• _Task objective_:
Transcribe the lines of the data below, starting at the line that contains "In the captured" and continuing through the final line of the data, with both ends included. Leave the pictures out of your transcription.

• _Input data_:

----------

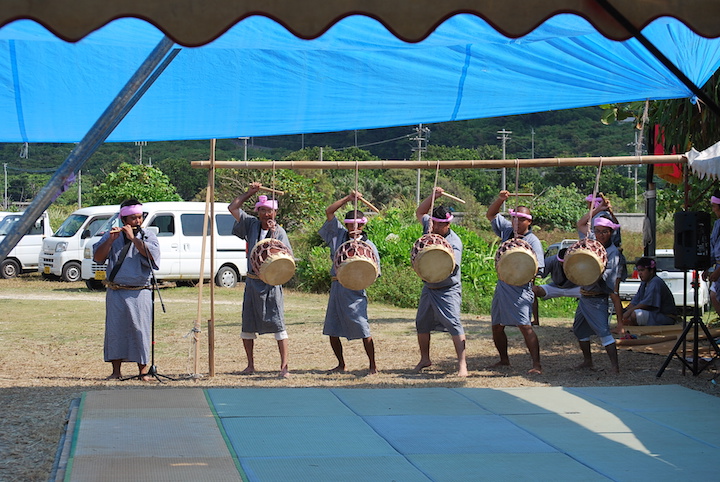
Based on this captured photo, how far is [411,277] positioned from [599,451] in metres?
10.1

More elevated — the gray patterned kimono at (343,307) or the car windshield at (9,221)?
the car windshield at (9,221)

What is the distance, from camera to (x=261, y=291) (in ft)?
23.3

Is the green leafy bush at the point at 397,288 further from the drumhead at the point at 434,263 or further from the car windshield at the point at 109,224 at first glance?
the drumhead at the point at 434,263

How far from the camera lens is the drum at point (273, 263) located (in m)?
6.73

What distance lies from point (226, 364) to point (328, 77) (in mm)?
3327

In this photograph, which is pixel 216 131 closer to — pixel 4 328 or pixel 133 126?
pixel 133 126

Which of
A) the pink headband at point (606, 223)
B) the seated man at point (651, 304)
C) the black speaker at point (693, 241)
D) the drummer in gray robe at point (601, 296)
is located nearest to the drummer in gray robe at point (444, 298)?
the drummer in gray robe at point (601, 296)

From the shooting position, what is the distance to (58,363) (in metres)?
7.94

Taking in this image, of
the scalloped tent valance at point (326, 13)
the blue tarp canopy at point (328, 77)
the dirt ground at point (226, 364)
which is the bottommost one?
the dirt ground at point (226, 364)

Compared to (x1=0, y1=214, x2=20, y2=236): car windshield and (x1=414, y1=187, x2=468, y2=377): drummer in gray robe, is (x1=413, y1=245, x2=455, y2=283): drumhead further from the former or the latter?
(x1=0, y1=214, x2=20, y2=236): car windshield

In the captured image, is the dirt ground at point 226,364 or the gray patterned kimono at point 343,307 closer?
the dirt ground at point 226,364

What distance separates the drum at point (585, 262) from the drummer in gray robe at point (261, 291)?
8.04 feet

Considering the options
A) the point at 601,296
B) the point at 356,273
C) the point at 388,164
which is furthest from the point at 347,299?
the point at 601,296

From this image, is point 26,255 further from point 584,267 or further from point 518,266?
point 584,267
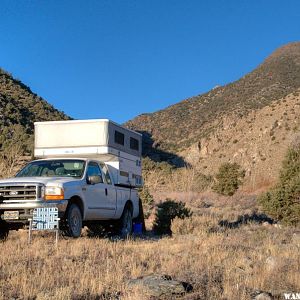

----------

• _Full output_:
In the captured image, is the dirt ground at point 226,364 or the gray patterned kimono at point 343,307 closer?
the dirt ground at point 226,364

What distance separates the drum at point (585, 262) from the drummer in gray robe at point (261, 291)?
8.04 feet

Considering the options
A) the point at 601,296
B) the point at 356,273
C) the point at 388,164
which is furthest from the point at 347,299?
the point at 601,296

From this image, is point 26,255 further from point 584,267 or further from point 518,266?
point 584,267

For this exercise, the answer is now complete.